Beaulieu Group LLC, based in Dalton, Georgia, paid huge monthly fees for a hot site subscription. At best, this service could provide only a two to three day recovery time, and the recovery point would only be up to the last tape save, which could be as old as 24 hours.
The last system failure that occurred just prior to the implementation of Assure iTERA HA left Beaulieu Group down for two days. Among other things, the fix required a full reload of applications and data from tape.
In order to recover from a problem severe enough to cause core business applications to go offline, Beaulieu Group LLC paid inflated subscription fees to a hot site vendor.
This service could provide only a two to three day recovery time. It also had a recovery point that was dependent on the date and time of the last tape save, which could be as old as 24 hours.
Tommy Barge, V.P. of Information Systems knew that his company needed a self-sustaining, internal disaster recovery plan that included a high availability solution (HA) in order to provide fast and complete recovery.
In an unfortunate twist of fate the company experienced a system failure on its production IBM i server before HA could be implemented. Among other things, the fix required a full reload of applications and data from tape. “Given the uncertainty of the fix, we struggled with whether it was worth the time and expense to travel to the hot site and attempted to restore data or just wait it out,” according to Barge. Ultimately, he decided to wait and hope for a quick resolution.
In two days system access had been restored and all of its data reloaded. Still, two days of downtime was painful and costly, and it pushed the company to expedite its HA initiative.
Beaulieu Group decided to evaluate Assure iTERA HA. Says Barge, “I spoke with several references for Syncsort and all of them started out with varying needs and objectives. To me, this was sufficient evidence to prove that Assure iTERA HA was flexible and configurable, and that it would conform nicely to our environment.”
Assure iTERA HA was first installed, Beaulieu Group had an iSeries model 840 as its production server. This machine was situated right next to a model 740 that acted as its backup. With the installation of Assure iTERA HA, the company immediately eliminated nearly 14 hours of downtime from month-end tape save procedures. “That probably paid for the solution,” said Barge. “Prior to the implementation of HA, we used manual processes to track input transactions during downtime. Eliminating this extra work, as well as the errors nearly paid for Assure iTERA HA.”

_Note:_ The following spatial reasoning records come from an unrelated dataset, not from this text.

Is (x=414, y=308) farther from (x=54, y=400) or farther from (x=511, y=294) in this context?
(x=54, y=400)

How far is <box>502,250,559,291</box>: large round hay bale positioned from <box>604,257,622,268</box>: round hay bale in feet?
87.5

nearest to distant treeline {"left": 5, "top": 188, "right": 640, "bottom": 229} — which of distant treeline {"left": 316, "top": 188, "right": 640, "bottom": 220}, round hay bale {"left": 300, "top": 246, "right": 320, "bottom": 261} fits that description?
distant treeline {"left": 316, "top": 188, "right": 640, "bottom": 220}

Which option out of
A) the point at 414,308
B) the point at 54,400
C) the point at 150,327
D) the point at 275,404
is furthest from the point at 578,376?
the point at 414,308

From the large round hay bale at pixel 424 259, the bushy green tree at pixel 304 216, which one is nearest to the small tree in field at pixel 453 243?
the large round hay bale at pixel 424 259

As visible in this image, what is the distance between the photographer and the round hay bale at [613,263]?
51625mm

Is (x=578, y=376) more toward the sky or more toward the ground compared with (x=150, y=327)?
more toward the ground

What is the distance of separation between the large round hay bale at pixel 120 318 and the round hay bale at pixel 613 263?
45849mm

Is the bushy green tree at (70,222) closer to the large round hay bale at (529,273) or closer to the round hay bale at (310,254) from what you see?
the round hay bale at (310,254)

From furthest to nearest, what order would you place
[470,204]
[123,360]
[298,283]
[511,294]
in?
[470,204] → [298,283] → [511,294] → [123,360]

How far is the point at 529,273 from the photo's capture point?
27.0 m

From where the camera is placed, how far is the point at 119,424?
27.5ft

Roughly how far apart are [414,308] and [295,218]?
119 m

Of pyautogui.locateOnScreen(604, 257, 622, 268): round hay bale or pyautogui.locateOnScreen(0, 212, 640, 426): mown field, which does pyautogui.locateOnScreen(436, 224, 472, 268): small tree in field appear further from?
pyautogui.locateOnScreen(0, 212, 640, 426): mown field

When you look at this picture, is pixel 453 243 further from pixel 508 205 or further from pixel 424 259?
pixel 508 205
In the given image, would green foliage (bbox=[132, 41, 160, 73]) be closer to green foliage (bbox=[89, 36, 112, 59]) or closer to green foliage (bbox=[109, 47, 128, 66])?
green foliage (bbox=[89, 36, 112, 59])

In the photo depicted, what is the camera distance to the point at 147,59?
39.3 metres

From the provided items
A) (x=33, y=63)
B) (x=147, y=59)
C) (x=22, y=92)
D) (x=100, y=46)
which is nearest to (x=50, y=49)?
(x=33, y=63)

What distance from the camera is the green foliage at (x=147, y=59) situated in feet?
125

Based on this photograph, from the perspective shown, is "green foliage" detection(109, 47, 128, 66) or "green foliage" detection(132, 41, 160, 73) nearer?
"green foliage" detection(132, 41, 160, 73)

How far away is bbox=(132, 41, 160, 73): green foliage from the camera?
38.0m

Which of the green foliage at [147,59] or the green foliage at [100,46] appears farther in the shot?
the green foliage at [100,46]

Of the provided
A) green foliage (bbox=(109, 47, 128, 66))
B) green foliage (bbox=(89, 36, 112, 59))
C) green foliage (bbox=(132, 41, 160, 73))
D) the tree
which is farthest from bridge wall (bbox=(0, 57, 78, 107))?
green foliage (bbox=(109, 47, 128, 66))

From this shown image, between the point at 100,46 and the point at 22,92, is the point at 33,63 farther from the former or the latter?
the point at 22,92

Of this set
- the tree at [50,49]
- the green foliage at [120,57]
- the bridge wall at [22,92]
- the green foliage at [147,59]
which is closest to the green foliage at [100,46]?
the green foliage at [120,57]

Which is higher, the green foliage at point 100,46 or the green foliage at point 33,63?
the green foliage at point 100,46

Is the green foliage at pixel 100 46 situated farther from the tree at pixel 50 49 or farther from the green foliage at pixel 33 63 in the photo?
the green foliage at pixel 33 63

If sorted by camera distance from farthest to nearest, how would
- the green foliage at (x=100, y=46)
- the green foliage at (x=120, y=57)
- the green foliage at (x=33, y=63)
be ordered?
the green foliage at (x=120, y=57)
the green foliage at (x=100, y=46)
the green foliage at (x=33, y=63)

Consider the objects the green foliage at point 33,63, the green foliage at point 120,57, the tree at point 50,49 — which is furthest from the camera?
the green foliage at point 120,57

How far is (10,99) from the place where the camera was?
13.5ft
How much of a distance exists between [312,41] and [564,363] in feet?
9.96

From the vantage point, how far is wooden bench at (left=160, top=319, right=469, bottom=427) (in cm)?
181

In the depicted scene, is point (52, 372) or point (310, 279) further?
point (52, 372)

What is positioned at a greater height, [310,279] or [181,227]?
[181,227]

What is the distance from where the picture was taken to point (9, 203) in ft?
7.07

When the lease expired on its production iSeries model 840, Barge saw and opportunity to move to a new System i with more processing power and a smaller processor-group rating. This meant thousands of dollars would be saved yearly on annual software maintenance costs; in fact, the savings would nearly pay for the new machine. In order to ensure the backup environment and the same resources as the production, Beaulieu Group purchased two model 550s.
Syncsort offered Barge a special licensing arrangement so he could use Assure iTERA HA to migrate data from his older machines to the new 550s and save several hours of downtime. Barge says the last time he migrated applications to a new iSeries, nearly 36 hours of downtime had accrued.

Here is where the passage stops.